Case Study: German Research Center for Artificial Intelligence (DFKI).
Long Term Storage of Machine & Job-related Metrics in a Slurm Cluster with VictoriaMetrics

“It’s the whole package. Easy to use with sane defaults & delivers a completely hassle-free experience. Whenever I have to deal with other software, I wish it was VictoriaMetrics instead.”

Industry:

Artificial Intelligence Research

Location:

Kaiserslautern, Germany

The German Research Center for Artificial Intelligence (DFKI) was founded in 1988 as a non-profit public-private partnership. It has research facilities in Kaiserslautern, Saarbrücken and Bremen, a project office in Berlin, a laboratory in Niedersachsen and branch offices in Lübeck, St. Wendel and Trier. In the field of innovative commercial software technology using Artificial Intelligence, DFKI is the leading research center in Germany.

Main Benefits of Using VictoriaMetrics

Whole-Package-Solution

Easy to Use

Hassle-Free

Fully Prometheus-Compatible

On-Premise Friendly & Space-Efficient

Performance Monitoring Grafana Dashboard

Challenge

Traditionally, each research group in DFKI used their own hardware. In mid 2020, we started an initiative to consolidate existing (and future) hardware into a central Slurm cluster to enable our researchers and students to run more and larger experiments.

Based on the Nvidia deepops stack, this included Prometheus for short-term metric storage. Our users liked the level of detail they got from our custom dashboards compared with our previous Zabbix-based solution, so we decided to extend the retention period to several years and needed to find the best option on the market for this task.

> _Dataset section_
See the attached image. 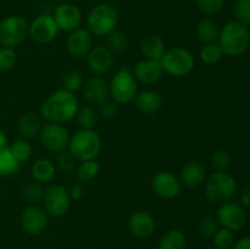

> _What to do_
(A) Rewrite the DFKI case study from "Fully Prometheus-Compatible" to "and larger experiments.", putting "research team" in place of "research group".
(B) Extend the DFKI case study on long-term metric storage, continuing it from the point where it stops.
The material stands apart from the DFKI case study.

> _Exercise results_
(A)
Fully Prometheus-Compatible

On-Premise Friendly & Space-Efficient

Performance Monitoring Grafana Dashboard

Challenge

Traditionally, each research team in DFKI used their own hardware. In mid 2020, we started an initiative to consolidate existing (and future) hardware into a central Slurm cluster to enable our researchers and students to run more and larger experiments.

(B)
Ideally, we wanted PhD students to be able to access data from even their earliest experiments while they were finishing their thesis. Since we do everything on-premise we needed a solution that has strong compression and is extremely space-efficient.

Solution

VictoriaMetrics kept showing up in searches and benchmarks on time series database performance and consistently came out on top when it came to required storage. Quite frankly, the presented numbers looked like magic, so we decided to put this to the test.

Why VictoriaMetrics Was Chosen Over Other Solutions

Excellent Trial Results

Measurably Superior to Other Solutions

Consumes Less CPU Time & RAM

Consumes ⅓ of the Storage

First impressions in our testing were excellent. It was so easy and we simply downloaded the binary and pointed it at a storage location. There was almost no configuration required. Apart from minor tweaks to the command line (turning on deduplication) and running it as a systemd unit, we still use the same instance from the first tests today. VictoriaMetrics was superior to Prometheus in every measurable way. It used considerably less CPU time and RAM than Prometheus and a third of the storage.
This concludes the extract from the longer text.